Set task> Return every item below unchanged, line for line.

Provided material>
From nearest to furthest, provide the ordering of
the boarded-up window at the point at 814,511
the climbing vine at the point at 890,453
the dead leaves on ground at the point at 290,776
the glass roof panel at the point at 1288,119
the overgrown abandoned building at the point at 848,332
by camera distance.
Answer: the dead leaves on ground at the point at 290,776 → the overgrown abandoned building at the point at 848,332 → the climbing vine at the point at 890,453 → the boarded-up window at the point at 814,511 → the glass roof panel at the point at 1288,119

Right answer>
From nearest to furthest, provide the ordering of
the boarded-up window at the point at 814,511
the climbing vine at the point at 890,453
the dead leaves on ground at the point at 290,776
the glass roof panel at the point at 1288,119
the overgrown abandoned building at the point at 848,332
by camera distance.
Answer: the dead leaves on ground at the point at 290,776 → the overgrown abandoned building at the point at 848,332 → the climbing vine at the point at 890,453 → the boarded-up window at the point at 814,511 → the glass roof panel at the point at 1288,119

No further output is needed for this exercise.